### Information supplied:
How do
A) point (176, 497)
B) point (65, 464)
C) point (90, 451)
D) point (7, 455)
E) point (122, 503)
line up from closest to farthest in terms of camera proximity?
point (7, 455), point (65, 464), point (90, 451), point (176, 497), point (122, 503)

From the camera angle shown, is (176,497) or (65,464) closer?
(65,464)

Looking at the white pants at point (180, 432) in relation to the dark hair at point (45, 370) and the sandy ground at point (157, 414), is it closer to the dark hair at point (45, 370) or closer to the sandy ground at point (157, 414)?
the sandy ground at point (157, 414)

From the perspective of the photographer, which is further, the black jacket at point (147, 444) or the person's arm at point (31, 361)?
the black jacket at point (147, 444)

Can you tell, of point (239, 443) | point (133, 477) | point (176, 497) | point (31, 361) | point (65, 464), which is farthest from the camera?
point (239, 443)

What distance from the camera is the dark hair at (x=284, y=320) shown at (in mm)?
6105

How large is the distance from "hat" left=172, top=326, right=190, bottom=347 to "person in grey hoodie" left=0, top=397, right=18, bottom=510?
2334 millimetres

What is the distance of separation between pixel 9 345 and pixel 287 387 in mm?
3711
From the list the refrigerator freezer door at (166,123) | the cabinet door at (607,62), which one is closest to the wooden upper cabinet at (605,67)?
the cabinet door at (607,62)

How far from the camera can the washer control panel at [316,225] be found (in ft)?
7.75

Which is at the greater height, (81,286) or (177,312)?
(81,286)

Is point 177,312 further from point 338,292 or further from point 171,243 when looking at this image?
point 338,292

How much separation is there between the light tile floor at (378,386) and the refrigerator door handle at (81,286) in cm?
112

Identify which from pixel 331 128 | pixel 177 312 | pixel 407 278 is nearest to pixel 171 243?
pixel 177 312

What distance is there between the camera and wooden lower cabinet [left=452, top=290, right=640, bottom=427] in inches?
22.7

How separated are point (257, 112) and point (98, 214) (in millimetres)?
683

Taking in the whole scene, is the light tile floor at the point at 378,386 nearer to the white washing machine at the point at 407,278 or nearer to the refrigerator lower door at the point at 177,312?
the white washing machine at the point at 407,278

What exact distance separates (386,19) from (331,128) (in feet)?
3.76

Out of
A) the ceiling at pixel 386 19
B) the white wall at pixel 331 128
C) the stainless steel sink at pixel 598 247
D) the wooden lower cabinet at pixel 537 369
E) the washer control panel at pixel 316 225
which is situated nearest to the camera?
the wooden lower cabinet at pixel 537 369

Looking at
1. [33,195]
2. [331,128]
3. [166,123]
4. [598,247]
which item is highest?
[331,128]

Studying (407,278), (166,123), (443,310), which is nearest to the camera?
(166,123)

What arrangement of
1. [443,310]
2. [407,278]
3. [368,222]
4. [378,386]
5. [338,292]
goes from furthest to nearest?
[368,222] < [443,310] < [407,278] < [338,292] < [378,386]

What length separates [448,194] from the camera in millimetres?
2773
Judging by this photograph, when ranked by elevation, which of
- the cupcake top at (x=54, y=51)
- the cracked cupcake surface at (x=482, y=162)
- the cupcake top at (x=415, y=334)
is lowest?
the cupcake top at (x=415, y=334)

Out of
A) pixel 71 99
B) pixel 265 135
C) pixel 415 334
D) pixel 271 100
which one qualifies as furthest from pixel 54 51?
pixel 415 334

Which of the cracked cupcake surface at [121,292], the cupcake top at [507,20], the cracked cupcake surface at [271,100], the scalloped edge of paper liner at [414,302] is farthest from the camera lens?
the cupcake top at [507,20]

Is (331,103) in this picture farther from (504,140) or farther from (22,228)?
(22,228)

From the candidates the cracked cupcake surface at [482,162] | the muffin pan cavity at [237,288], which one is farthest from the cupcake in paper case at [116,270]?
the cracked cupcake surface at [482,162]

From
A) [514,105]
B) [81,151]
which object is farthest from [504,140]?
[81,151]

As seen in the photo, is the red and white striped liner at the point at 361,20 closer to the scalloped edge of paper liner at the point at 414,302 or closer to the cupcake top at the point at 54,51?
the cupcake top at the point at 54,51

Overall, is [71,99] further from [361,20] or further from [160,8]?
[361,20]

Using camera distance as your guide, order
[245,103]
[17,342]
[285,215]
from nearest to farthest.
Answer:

### Given request:
Please format the stretch from the line containing "Using camera distance as your guide, order" through the end of the records as a Markdown table with the columns Row and Line, numbering each line and leaving out blank lines.

### Task result:
| Row | Line |
|---|---|
| 1 | Using camera distance as your guide, order |
| 2 | [245,103] |
| 3 | [17,342] |
| 4 | [285,215] |
| 5 | from nearest to farthest. |
| 6 | Answer: |